After the archeological site visit, Gianni talked me into a little drive around Syracusa before dropping me back on my little island haven. His tour was wonderful, and we planned to meet for dinner that evening. He had nearly convinced me I was going to try a local favorite, sea anemone (ricci) and pasta….however, sometimes even the best laid plans don’t quite work out.
One more story before I sign off!
My last evening in Sicily I dined at a lovely restaurant recommended by my hotel. Once settled into my table and happy with pasta and wine in front of me, I sat back to enjoy the ambience. Moments later an accordion player entered the restaurant intent on charming us with his talent and tunes. During one of his enchanting songs he abruptly stopped. After a few seconds of silence he started to make a pawing motion with his foot. Then in the most clear and effortless tone belted out the best hee-haw donkey sound I have ever heard from a human. If I was blind I would have thought an actual donkey was in the room! All of us foreigners weren’t quite sure what to make of the animal sound especially when he lapsed back into the canto. I exchanged an uncomfortable smile and “WTF” look with the table of 4 Frenchies in front of me. We repeated the glance each time he did his pitch-perfect hee-haw….which seemed to be a million times during that never ending song.
At the end of the entire performance (including a rendition of “La Vie en Rose” for my Frenchies), I tipped him and watched him walk out the door. Being curious I asked my blond waiter named Flavio (which happens to mean blond in Latin) what all the animal noises were about. He told me that they were part of a traditional Sicilian song. The song is about a Sicilian farmer whose donkey has died, and he sings the song in memory of this dead donkey. As part of the tribute he remembers how beautiful his voice was and re-enacts it lovingly. I couldn’t help but chuckle. Flavio then went on to tell me that the children love that song. So much so that when they hear it during his Sunday brunch they all start running around the restaurant like a “little army breaking things.” Again I chuckled and then for some reason said, “How wonderful.” To which he replied, “That is because you don’t work here.”

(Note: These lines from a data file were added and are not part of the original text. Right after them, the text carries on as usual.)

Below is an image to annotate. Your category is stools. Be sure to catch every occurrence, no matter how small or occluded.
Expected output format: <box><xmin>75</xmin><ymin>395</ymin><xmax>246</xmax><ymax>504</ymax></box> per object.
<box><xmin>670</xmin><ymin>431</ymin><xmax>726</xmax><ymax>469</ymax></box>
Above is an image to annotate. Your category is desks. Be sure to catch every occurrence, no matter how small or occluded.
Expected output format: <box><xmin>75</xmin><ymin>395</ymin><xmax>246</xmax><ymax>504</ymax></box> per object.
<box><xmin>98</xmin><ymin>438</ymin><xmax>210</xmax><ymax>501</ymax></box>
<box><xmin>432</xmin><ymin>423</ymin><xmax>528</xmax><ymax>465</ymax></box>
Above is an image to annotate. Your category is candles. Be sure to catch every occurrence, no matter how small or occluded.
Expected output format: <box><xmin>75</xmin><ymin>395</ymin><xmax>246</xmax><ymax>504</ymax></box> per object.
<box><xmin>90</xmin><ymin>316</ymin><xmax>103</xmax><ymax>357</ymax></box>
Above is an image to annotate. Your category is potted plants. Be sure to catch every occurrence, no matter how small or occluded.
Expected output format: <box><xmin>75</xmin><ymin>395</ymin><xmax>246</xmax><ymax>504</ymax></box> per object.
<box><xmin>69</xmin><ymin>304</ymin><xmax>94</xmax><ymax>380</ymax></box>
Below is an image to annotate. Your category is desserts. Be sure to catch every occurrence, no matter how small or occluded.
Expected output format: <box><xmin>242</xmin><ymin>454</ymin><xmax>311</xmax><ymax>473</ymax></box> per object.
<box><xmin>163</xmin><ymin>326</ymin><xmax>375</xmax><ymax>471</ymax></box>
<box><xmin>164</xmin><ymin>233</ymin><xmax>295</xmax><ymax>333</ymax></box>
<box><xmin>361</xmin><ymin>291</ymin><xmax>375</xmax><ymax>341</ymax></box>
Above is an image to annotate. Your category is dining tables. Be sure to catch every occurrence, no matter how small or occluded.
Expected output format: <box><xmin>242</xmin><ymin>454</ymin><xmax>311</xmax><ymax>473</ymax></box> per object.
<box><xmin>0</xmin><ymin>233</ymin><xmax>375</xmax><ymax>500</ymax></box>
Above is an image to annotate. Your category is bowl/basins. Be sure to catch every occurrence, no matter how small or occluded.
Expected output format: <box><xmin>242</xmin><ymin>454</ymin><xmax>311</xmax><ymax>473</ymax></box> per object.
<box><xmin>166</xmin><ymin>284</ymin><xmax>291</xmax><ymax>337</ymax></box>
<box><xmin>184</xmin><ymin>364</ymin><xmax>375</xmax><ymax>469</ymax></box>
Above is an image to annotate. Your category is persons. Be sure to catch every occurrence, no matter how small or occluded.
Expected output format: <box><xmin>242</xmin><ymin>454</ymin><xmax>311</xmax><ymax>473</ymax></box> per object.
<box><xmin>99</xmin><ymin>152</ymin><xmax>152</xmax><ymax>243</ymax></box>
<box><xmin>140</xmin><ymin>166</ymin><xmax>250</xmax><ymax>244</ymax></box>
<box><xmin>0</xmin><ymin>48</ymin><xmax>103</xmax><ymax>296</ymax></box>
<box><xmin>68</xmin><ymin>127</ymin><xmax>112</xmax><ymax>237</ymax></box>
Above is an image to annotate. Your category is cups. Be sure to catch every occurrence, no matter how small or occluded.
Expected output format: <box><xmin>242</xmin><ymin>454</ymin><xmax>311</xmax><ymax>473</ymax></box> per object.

My final moments in Sicily while waiting for my bus to take me to the airport, I sat in a cafe, ordered a glass of wine and again appeared an array of savory snacks (in this case a small smorgasbord). As I relished the whole scene, I penned this letter to my home country:
In Italy when I order a glass of wine, I get this (see above picture)…perhaps this is an idea you can look into too.
With Love, Jen
I am still waiting for the response.